Padilla's Reply Brief
Padilla first answers the objection that habeas proceedings were an "alternative, existing process" to a Bivens cause of action. He notes that because he was held in South Carolina for two years before being given an opportunity to challenge his detention, he wasn't actually afforded his habeas rights as an adequate remedy. In addition, the habeas proceeding only evaluated whether he could be held on the facts as stipulated -- it did not itself afford an opportunity to litigate the facts themselves. Finally, because Bivens is based "on the deterrence of individual officers who commit unconstitutional acts," it requires a sanction to be effective, which a habeas proceeding does not provide.
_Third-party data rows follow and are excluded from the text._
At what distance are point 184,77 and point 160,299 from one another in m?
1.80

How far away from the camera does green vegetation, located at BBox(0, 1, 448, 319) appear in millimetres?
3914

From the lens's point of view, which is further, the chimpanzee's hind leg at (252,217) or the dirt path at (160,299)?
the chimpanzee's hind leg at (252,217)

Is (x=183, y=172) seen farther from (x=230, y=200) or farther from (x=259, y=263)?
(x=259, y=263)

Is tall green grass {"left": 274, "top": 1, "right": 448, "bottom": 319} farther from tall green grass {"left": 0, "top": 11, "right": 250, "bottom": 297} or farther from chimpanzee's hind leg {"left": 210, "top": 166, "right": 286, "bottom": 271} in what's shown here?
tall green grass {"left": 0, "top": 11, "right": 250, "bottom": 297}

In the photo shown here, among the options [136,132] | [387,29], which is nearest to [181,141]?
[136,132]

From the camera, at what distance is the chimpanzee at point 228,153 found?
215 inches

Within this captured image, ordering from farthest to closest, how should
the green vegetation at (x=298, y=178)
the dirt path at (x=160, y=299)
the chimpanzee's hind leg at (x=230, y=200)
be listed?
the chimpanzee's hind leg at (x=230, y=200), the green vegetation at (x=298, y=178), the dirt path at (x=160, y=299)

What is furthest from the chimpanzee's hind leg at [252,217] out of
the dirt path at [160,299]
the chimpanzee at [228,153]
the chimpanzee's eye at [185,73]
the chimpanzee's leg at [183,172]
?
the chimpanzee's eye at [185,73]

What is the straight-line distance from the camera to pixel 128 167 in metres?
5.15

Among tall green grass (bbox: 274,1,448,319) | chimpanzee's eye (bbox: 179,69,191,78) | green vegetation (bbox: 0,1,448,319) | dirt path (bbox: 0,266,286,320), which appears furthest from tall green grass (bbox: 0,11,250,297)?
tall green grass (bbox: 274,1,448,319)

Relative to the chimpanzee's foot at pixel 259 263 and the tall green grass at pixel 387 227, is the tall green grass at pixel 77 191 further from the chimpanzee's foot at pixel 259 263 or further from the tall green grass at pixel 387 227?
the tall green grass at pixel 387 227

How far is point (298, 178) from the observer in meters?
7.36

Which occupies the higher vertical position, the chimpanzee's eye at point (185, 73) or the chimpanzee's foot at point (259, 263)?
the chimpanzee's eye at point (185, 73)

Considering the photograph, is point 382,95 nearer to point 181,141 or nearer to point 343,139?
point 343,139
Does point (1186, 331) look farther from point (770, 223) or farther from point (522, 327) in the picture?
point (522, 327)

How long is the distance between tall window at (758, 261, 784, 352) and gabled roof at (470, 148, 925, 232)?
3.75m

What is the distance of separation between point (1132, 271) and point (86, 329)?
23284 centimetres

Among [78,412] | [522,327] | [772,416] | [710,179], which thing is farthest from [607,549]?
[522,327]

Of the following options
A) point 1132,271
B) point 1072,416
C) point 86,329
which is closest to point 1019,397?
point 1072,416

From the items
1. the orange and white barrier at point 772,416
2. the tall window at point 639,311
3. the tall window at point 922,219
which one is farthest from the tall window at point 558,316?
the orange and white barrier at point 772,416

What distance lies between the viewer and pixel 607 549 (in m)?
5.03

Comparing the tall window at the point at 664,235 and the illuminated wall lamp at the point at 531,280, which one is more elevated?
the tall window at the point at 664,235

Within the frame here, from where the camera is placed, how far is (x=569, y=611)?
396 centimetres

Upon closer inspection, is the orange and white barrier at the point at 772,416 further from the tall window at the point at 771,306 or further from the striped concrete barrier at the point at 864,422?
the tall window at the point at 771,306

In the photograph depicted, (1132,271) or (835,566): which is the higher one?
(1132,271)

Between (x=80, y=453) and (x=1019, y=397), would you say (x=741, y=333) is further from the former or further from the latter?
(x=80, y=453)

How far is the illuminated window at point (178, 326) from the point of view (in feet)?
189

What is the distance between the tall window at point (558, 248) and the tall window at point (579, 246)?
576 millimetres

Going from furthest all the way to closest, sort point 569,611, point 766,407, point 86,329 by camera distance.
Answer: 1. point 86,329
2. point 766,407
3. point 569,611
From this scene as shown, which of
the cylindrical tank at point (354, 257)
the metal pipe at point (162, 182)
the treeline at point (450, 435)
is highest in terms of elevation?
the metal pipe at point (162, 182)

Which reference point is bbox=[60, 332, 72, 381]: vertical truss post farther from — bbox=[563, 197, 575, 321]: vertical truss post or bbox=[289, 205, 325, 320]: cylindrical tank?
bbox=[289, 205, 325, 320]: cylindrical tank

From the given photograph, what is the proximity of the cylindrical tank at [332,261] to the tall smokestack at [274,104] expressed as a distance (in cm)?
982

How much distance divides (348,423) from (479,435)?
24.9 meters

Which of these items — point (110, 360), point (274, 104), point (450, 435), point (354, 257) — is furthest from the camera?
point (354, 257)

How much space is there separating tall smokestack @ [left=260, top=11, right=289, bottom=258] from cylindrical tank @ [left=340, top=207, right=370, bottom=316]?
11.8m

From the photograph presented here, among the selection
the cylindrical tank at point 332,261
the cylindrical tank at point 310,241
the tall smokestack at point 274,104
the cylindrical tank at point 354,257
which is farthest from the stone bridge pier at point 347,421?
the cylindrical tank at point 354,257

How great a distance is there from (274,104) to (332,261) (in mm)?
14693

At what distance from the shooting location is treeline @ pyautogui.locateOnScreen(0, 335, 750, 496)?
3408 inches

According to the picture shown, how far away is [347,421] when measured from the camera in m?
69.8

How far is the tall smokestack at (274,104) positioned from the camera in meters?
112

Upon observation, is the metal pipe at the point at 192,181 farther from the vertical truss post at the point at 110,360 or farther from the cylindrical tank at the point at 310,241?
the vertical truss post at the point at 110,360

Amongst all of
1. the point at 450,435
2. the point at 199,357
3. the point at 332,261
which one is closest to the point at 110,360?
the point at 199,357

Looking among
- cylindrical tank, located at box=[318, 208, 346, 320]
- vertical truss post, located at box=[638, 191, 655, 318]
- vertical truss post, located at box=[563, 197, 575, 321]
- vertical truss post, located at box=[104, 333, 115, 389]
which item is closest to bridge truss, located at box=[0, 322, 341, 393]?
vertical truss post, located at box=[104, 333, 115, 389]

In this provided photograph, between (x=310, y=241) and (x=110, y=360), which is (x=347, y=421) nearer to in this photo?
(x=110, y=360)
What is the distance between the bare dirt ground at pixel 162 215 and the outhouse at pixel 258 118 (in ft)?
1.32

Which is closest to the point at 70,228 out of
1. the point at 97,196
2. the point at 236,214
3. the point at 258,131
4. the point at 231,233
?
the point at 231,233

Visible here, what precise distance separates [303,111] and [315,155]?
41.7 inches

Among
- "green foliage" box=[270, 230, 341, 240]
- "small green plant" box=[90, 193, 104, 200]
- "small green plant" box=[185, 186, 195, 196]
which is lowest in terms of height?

Having disposed of the habeas argument, Padilla notes that there are no other adequate avenues for relief, as the Uniform Code of Military Justice does not provide "remed[ies] to the victims of unlawful abuse," and the Military Claims Act would likely not apply to Padilla because of his designation as an enemy combatant.
Padilla then emphasizes that the "special factors" limiting Bivens "involve uninvited 'interference with legislative, rather than executive, prerogative," and that "the 'intrusion' into executive-branch warmaking authority that might be caused by this litigation are properly addressed through other doctrines, including evidentiary privileges and, where appropriate, qualified immunity." Padilla argues that, under the defendants' interpretation of Bivens, "any United States citizen who is gravely injured by the unlawful conduct of military officials" would be deprived of a Bivens remedy.
Padilla addresses the qualified immunity arguments by first noting that, prior to the district court's ruling, "no court had suggested that a citizen’s right to be free from torture could be abrogated by a status or classification unilaterally imposed on him by his torturers." He then discusses in detail how the complaint alleges sufficient involvement by the named defendants to satisfy Iqbal. Finally, Padilla analyzes the statutory langauge of RFRA to conclude that it does, in fact, authorize individual liability for a "person acting under color of law."
Padilla responds to the standing argument that only the President was responsible for Padilla's designation as an "enemy combatant" by noting that "[n]o court has ever held that subordinate federal officers are immune from liability for grave misconduct so long as they act pursuant to a presidential order--much less that courts lack jurisdiction to hear such claims." In addition, Padilla notes that the interrogation practices that Padilla was subjected to were approved by Rumsfeld, without the President's knowledge. Finally, Padilla notes that his incarceration does not make the threat of redetention any less imminent, and that injury to reputation "can nonetheless suffice for purposes of constitutional standing."